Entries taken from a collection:
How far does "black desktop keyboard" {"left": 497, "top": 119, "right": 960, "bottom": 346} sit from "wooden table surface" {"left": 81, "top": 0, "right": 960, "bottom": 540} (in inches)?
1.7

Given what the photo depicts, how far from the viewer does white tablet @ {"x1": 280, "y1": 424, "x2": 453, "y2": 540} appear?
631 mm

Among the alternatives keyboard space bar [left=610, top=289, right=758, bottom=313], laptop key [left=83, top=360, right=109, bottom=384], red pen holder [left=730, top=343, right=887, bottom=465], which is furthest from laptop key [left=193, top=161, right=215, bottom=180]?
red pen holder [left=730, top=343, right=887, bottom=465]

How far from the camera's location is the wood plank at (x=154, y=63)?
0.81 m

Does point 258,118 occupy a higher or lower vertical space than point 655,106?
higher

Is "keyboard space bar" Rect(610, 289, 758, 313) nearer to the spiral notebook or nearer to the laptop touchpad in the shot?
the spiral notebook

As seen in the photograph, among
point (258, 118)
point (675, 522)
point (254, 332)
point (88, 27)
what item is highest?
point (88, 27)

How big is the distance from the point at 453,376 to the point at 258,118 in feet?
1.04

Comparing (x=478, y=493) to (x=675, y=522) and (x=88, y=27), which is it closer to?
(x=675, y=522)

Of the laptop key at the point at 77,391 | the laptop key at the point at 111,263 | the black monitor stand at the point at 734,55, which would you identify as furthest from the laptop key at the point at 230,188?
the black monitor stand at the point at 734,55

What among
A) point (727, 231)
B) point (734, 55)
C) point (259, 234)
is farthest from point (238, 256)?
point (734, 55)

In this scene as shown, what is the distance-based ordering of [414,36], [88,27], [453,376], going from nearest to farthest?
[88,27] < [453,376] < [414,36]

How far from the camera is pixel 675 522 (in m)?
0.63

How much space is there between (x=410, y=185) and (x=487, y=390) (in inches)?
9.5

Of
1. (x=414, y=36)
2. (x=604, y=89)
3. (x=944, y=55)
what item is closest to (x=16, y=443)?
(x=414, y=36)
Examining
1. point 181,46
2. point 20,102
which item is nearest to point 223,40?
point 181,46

- **What you are asked to do**
Copy all the records above exactly, missing none.

- **Exercise result**
How far does "black desktop keyboard" {"left": 497, "top": 119, "right": 960, "bottom": 346} sit from "wooden table surface" {"left": 81, "top": 0, "right": 960, "bottom": 540} (in inches)?
1.7

Given what the photo depicts, how far from the viewer does white tablet @ {"x1": 280, "y1": 424, "x2": 453, "y2": 540} appear?
631 mm

Among the alternatives keyboard space bar [left=610, top=289, right=758, bottom=313], laptop key [left=83, top=360, right=109, bottom=384], red pen holder [left=730, top=343, right=887, bottom=465], which is furthest from laptop key [left=193, top=161, right=215, bottom=180]?
red pen holder [left=730, top=343, right=887, bottom=465]

How far from the camera's location is the wood plank at (x=154, y=63)?
0.81 m

Does point 258,118 occupy a higher or lower vertical space than point 655,106?
higher

Is "keyboard space bar" Rect(610, 289, 758, 313) nearer to the spiral notebook or nearer to the laptop touchpad in the shot?
the spiral notebook

As seen in the photograph, among
point (258, 118)
point (675, 522)
point (254, 332)
point (88, 27)
what item is highest?
point (88, 27)

How big is the distance from the point at 453,376 to the point at 258,118 in feet?
1.04

Comparing (x=478, y=493) to (x=675, y=522) and (x=88, y=27), which is it closer to?
(x=675, y=522)

Of the laptop key at the point at 77,391 | the laptop key at the point at 111,263 | the black monitor stand at the point at 734,55, which would you identify as furthest from the laptop key at the point at 230,188?
the black monitor stand at the point at 734,55

What among
A) point (727, 231)
B) point (734, 55)
C) point (259, 234)
is farthest from point (238, 256)?
point (734, 55)

In this scene as shown, what is the distance-based ordering of [414,36], [88,27], [453,376], going from nearest to farthest?
[88,27] < [453,376] < [414,36]

How far from the camera is pixel 675 522 (in m)?
0.63

How much space is there between (x=410, y=185) and (x=487, y=390) (in inches)?
9.5

Of
1. (x=414, y=36)
2. (x=604, y=89)
3. (x=944, y=55)
what item is closest to (x=16, y=443)?
(x=414, y=36)
Examining
1. point 181,46
2. point 20,102
which item is nearest to point 223,40?
point 181,46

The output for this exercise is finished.